Now I'm employed and I help those who are still homeless. It's like Haiti after the earthquake, where I'm pulling people up out of the rubble. I don't stop and judge who they are. I only know there's a live person down there, and it's intensely important I get them out of the rubble soon.

— Anonymous, from Portraits of Homelessness

***

Michael Sering probably hasn't been really all that happy about the few times 2100 has made its way into local headlines. He's the director of housing and shelter at Lutheran Metropolitan Ministries, which took over 2100 with a faith-based perspective nearly a decade ago when the Salvation Army pulled out. The thing is, this shelter nabs news media real estate most typically when it comes up in police reports. There was that 2100 resident whose face was stabbed one night earlier this year. The Cleveland Police Department still hasn't solved that one. But the neon-blazed qualifier — this guy lived at 2100 — can't help but toss the shelter into a bad light.

"My sense of it is that 99 percent of the guys at the shelter want the shelter to be clean and safe," he says. "And they help us do that. They monitor everything. Like any group of people, you have some outliers that can give you a bad name. But overwhelmingly, they're good guys who hit a snag or a bad break or had some issue that they're addressing."

But not for nothing after all that, the place has a weird connotation on the streets and in the minds of even the non-homeless.

"There's the idea that is could be dangerous," Glenn Johnson says. The 55-year-old Air Force vet is an acquaintance of Two Braids. They often take to the road in support of Lydia's work. She's been captivated by their stories with equal parts fervor and curiosity. He says he was a might bit scared when first approaching the prospect that he might have to come here. "You don't know what the outcome could be. You could be stuck here forever. You could get into a situation where you can go back to where you came from. You just don't know. That's probably the initial thought: uncertainty." There are lots of men who tend to use 2100 as a flophouse of sorts (though it's not, Lydia cautions).

That second route in — the opportunity to crash in the emergency services bay ("E") and skip formal registration — entices those who aren't committed to 2100's desire to provide services and more permanent housing. Some guys just aren't yet on that path, Two Braids says.

But that opportunity for a bed in E — a long room that looks exactly as it sounds, bunk beds, far as the eye can see — is a sweet one. For better or worse, the prospect has invited trouble to some degree over the years.

In 2010, The Plain Dealer reported that, for instance, sexual offenders had been listing 2100 Lakeside Avenue as their address (those people, of course, being required to register an address quarterly or so). E offers a type of loose address for men trying to stay off governmental grid. These types, whom local law enforcement frequently had trouble tracking down, usually didn't even live at 2100 or had never set foot there. It's a near-unavoidable fact for a homeless shelter of this size and approach in the city.

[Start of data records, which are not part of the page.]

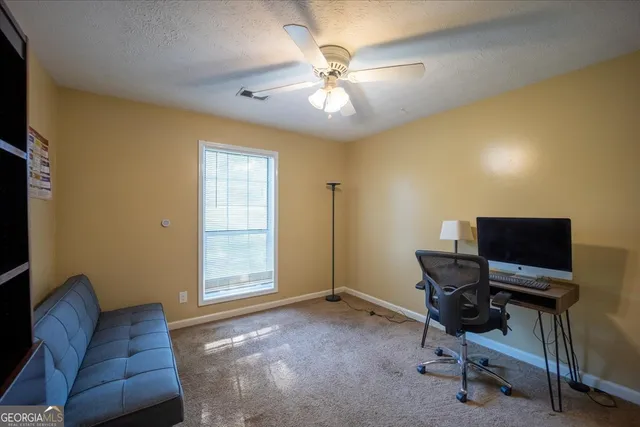 a workspace with furniture and a window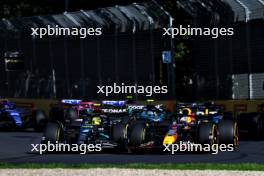 (L to R): Lewis Hamilton (GBR) Mercedes AMG F1 W14 and Max Verstappen (NLD) Red Bull Racing RB19 battle for position at the start of the race. 02.04.2023. Formula 1 World Championship, Rd 3, Australian Grand Prix, Albert Park, Melbourne, Australia, Race Day.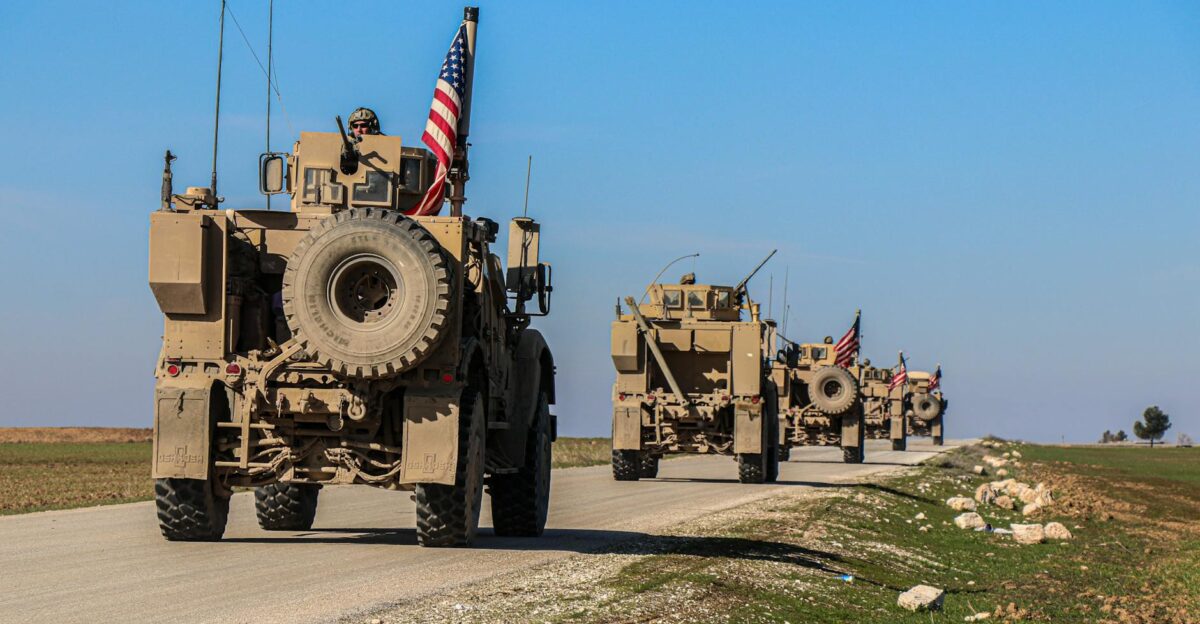 American military convoy driving through rural Syria under a blue sky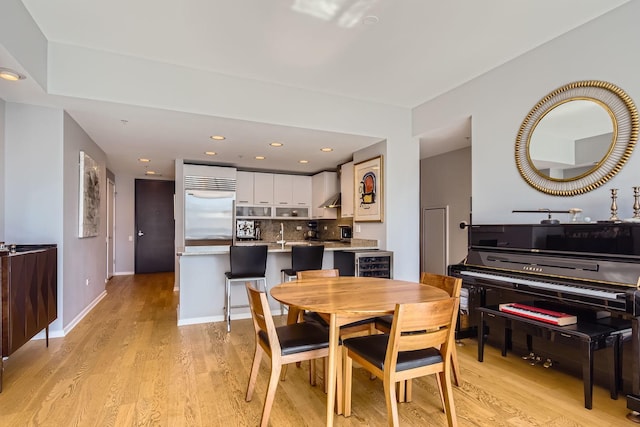 dining space with recessed lighting, light wood-style flooring, and baseboards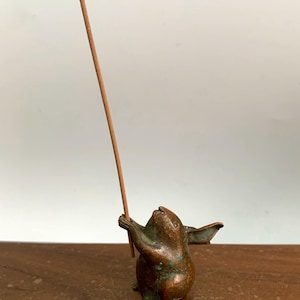 May include: A bronze incense holder shaped like a small animal, holding a brown incense stick. The figurine has a weathered appearance and is set against a neutral background.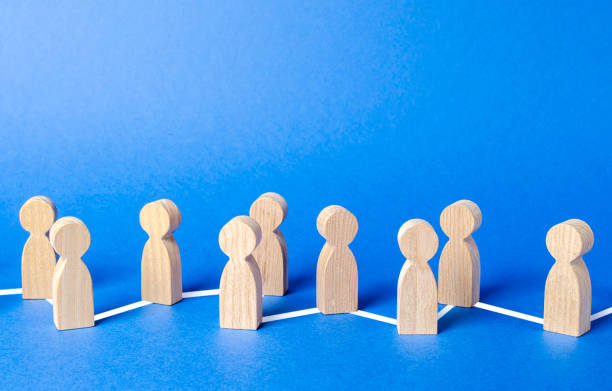 istock Chain of people figurines connected by lines. Cooperation and interaction between people and employees. Dissemination of information in society, rumors. Communication and social networks. 1273364923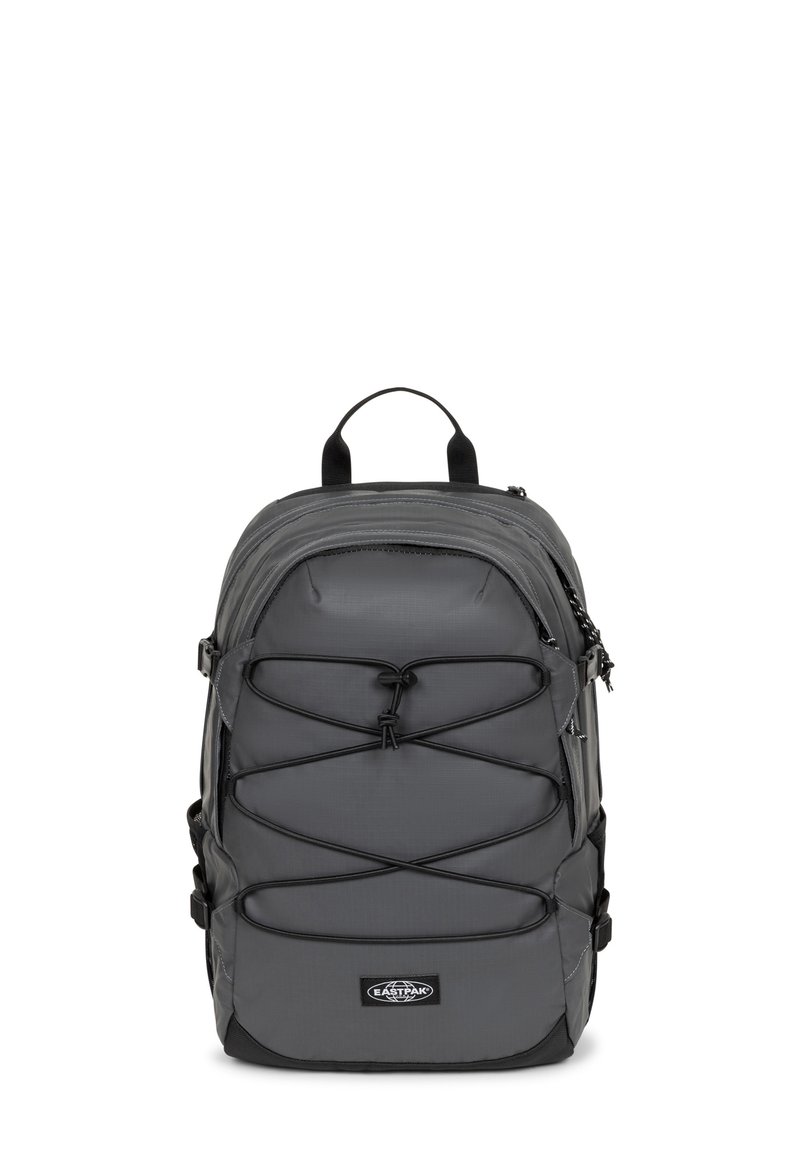 Zaino grigio realizzato in un tessuto robusto, con un design a corda bungee nella parte anteriore, manico superiore e spallacci regolabili per comfort e utilità.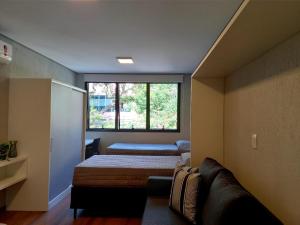 Zimmer mit 2 Betten, einem Sofa und einem Fenster in der Unterkunft Villa Leopoldina - Studios de aluguel por temporada no Moinhos de Vento in Porto Alegre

Sering says that the PD story "was fairly complete and seemed to represent the issues and various perspectives. We did not have any response to it." Several state bills that would have ordered sexual offenders to wear a GPS device until they reported a permanent address died in the House's Criminal Justice Committee over the past few years.

"We have a good relationship and regular communication with law enforcement for guys that are actually appropriately at the shelter and can document via our census data who is here and who is not," Sering adds.

The shelter deals with what it can. And by that, more often than not, it's the men themselves who deal with it.

"The guys here are the biggest self-advocates," Sering says. "They did 168,000 hours of service last year. These guys are giving back when most people would think that they wouldn't have anything to give. I think that goes a long way to how people think about people who are homeless."